Before Ang Lee was well-known enough for “an Ang Lee film” to have meaning, his third feature, Eat Drink Man Woman, arrived in the United States as another in a line of crowd-pleasing foreign-language movies about food. Tampopo, Babette’s Feast, Like Water For Chocolate… For a time in the 1980s and 1990s, the best way to reach an arthouse audience was through its stomach. And Eat Drink Man Woman could boast some exquisite food-porn. The main character, Mr. Chu (Sihung Lung), is an aging master chef who’s been losing some of his faculties, but still prepares elaborate dinners for his friends and his three grown daughters. Over the opening credits and throughout the film, Lee marvels at the complexity of Mr. Chu’s cooking, showing every step in the process as he minces, smokes, fries, boils, blanches, rolls, rubs, and pinches. Even if Eat Drink Man Woman had no plot, it’d be a pleasure to watch.

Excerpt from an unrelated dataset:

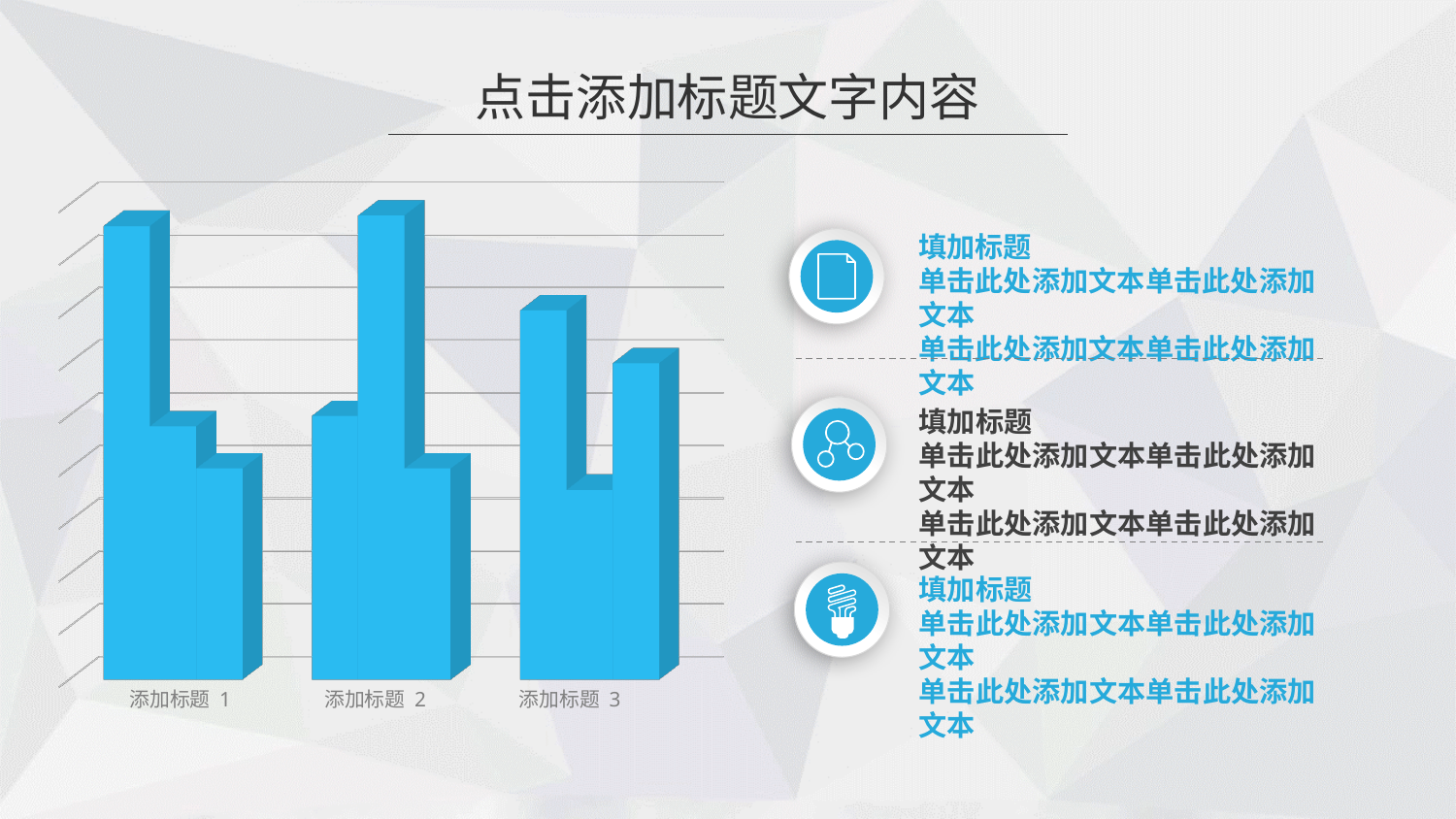
How many categories are shown on the x axis of the chart? 3 How many bars are plotted in total on the chart? 9 What kind of chart is shown on the slide? bar chart What colour are the bars in the chart? blue Within the 添加标题 1 group, which bar is the tallest: the first, second or third? the first Which is taller: the third bar of 添加标题 2 or the third bar of 添加标题 3? the third bar of 添加标题 3 What is the label of the leftmost category on the chart? 添加标题 1 Within the 添加标题 1 group, which bar is the shortest: the first, second or third? the third Within the 添加标题 3 group, which bar is the shortest: the first, second or third? the second Which is taller: the first bar of 添加标题 1 or the first bar of 添加标题 3? the first bar of 添加标题 1 Within the 添加标题 2 group, which bar is the tallest: the first, second or third? the second How many bars are plotted in each category group of the chart? 3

As it is, the movie’s plot is fairly slight and episodic—like two or three episodes of a TV family drama yoked together. Lee and his frequent screenwriting collaborators, James Schamus and Hui-ling Wang, build the story around Mr. Chu, but most of the action involves his children. Jia-Jen (Kuei-mei Yang) is a prim schoolteacher who’s immersed herself in Christianity to get over a recent breakup. Jia-Chien (Chien-lien Wu) is a headstrong businesswoman juggling men while making plans to move far away from home. And Jia-Ning (Yu-wen Wang) is a student and part-time fast-food fry-cook who’s in the process of stealing her best friend’s mopey pseudo-intellectual boyfriend. Each of these characters is keeping secrets from the others—some inconsequential, some major—because each thinks they know how their family would react if they found out how much of a difference there is between who they pretend to be and who they really are.
That subtle study of petty human duplicity and hidden desires fits Eat Drink Man Woman into Ang’s filmography, including The Wedding Banquet; Sense And Sensibility; The Ice Storm; Crouching Tiger, Hidden Dragon; and Brokeback Mountain. (And heck, even Hulk.) Lee has worked in a variety of genres over the decades, and has employed different visual styles depending on the material. Aside from the loving shots of delicious Chinese dishes and some dynamic camera moves when Mr. Chu is working in a huge banquet kitchen, Eat Drink Man Woman sticks to an unfussy mise-en-scène, emphasizing the people and where they live and work. What makes this a Lee film—and one of his best—is how well he and his co-writers understand all the relationships, and what’s going unspoken.
In Eat Drink Man Woman, the real conflict isn’t between the daughters and their father, but between tradition and modernity. Lee shows a Taipei that in some ways is indistinguishable from any major American city, where the toy store is stocked with Disney products, the young people eat at Wendy’s, and the streets are teeming with busy folks. The question the movie asks—and its title answers—is what all these people want.
The big twist is that as much as the three women talk about how they yearn to be free of their taciturn, conservative dad, all of them are in some way bound to the past. They remember when Mr. Chu was sweeter and funnier, and reminisce about watching him in the kitchen, adding personal flair to every sprinkle of salt and splash of hot oil. The characters in Eat Drink Man Woman are all lost in their own heads, unable to let each other finish a thought, because they’ve spent so much time together that they’re (mistakenly) sure of where every conversation is headed. What brings them together over and over is food, piled onto a dinner table by a man who expresses his affection through his cuisine. “My memory’s in my nose,” Jia-Chien says at one point, as she almost admits what she and her sisters can’t say—that they want to be independent, but they also want dad’s dumplings to taste exactly they way they did when they were kids.
Special features
Olive’s new Blu-ray edition looks tasty, but doesn’t come with any side dishes.